\begin{align} X_1 &= 3 \\ X_2 &= 3^3 \\ X_3 &= 3^{3^3} \end{align}
Prove by induction that $X_n \equiv 3 \mod{4}$, for all $n \geq 1$.
My attempt at the induction step:
We assume that it holds for some arbitrary number $k \geq 1$, such that $X_{k} = {X_{k-1}}^3 \equiv 3 \mod{4}$. Thus, we have $X_{k} \equiv 3 \mod{4}$.
Now we need to show that if this is true for $k+1$. Thus, we have: \begin{align} X_{k+1} &= {{X_{k}}}^{3} \\ \log{X_{k+1}} &= 3\log{{X_{k}}} \\ \log{X_{k+1}} &\equiv 3 \log({3}\mod{4}) \\ \end{align} But I am not sure how to proceed as I do not know how to deal with the logarithm while still isolating the $X_k$. I would appreciate any guidence!

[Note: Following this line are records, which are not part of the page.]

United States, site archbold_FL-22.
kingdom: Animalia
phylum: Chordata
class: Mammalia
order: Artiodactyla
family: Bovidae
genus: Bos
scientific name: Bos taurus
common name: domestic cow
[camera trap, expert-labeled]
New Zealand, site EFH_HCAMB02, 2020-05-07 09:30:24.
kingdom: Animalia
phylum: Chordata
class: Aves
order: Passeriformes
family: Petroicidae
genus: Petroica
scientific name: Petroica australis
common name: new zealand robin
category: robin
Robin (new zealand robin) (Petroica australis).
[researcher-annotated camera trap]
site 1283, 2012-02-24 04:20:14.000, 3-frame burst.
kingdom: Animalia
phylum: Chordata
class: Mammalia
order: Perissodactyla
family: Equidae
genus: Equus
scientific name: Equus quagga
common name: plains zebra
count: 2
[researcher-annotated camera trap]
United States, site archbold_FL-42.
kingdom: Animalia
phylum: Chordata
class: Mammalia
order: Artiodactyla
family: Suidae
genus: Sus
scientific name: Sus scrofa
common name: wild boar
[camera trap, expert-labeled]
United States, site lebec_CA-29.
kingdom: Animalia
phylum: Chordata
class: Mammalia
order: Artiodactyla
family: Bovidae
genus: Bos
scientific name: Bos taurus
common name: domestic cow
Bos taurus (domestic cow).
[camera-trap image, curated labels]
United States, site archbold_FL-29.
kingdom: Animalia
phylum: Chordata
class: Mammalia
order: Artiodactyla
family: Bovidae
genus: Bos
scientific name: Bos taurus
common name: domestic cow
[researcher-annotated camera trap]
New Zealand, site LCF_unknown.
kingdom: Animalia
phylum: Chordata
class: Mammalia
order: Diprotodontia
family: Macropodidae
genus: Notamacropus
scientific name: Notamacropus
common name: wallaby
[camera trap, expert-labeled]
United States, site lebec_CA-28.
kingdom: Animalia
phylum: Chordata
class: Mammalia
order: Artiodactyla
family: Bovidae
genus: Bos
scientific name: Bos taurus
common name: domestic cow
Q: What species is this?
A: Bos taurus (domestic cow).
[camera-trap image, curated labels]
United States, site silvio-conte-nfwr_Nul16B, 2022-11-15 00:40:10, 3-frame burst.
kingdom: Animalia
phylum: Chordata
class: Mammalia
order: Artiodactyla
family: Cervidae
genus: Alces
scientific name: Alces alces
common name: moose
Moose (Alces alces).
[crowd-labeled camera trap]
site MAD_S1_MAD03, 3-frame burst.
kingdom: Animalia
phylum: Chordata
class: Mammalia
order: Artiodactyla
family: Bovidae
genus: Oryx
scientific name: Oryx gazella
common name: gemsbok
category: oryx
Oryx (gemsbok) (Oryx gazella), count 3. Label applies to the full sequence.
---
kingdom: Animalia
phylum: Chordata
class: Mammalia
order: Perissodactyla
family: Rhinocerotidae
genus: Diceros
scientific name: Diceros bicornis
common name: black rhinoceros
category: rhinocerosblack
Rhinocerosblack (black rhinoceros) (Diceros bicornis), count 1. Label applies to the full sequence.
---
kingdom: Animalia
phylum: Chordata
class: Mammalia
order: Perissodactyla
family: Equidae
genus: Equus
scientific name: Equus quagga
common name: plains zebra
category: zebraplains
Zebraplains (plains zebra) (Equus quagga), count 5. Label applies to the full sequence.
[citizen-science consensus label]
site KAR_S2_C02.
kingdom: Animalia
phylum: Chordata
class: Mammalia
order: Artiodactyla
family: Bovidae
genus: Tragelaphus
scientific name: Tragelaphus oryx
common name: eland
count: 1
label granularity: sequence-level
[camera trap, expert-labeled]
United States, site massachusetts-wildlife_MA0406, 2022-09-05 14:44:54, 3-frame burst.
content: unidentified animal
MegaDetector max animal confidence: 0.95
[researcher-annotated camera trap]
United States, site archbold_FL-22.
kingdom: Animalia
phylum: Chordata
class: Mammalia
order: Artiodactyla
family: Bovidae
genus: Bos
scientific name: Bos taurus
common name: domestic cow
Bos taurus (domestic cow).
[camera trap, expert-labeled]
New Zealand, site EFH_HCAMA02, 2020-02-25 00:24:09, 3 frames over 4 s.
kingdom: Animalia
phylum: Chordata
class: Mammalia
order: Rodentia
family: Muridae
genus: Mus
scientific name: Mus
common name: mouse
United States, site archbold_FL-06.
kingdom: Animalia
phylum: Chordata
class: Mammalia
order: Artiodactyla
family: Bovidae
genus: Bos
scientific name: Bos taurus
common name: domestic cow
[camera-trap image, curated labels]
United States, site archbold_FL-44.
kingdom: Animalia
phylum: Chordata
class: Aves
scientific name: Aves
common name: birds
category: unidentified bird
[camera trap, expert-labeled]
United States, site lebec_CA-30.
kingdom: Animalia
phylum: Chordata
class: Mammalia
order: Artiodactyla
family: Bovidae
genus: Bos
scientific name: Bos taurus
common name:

If $X_k\equiv3\pmod4$, then $X_k=4m+3$, for some $m\in\Bbb Z_+$. But then\begin{align}X_{k+1}&=3^{X_k}\\&=3^{4m+3}\\&=(3^4)^m\times3^3\\&=81^m\times3^3.\end{align}Now, use the fact that $81^m\equiv1\pmod4$ (since $80=20\times4+1$) and that $3^3\equiv3\pmod4$.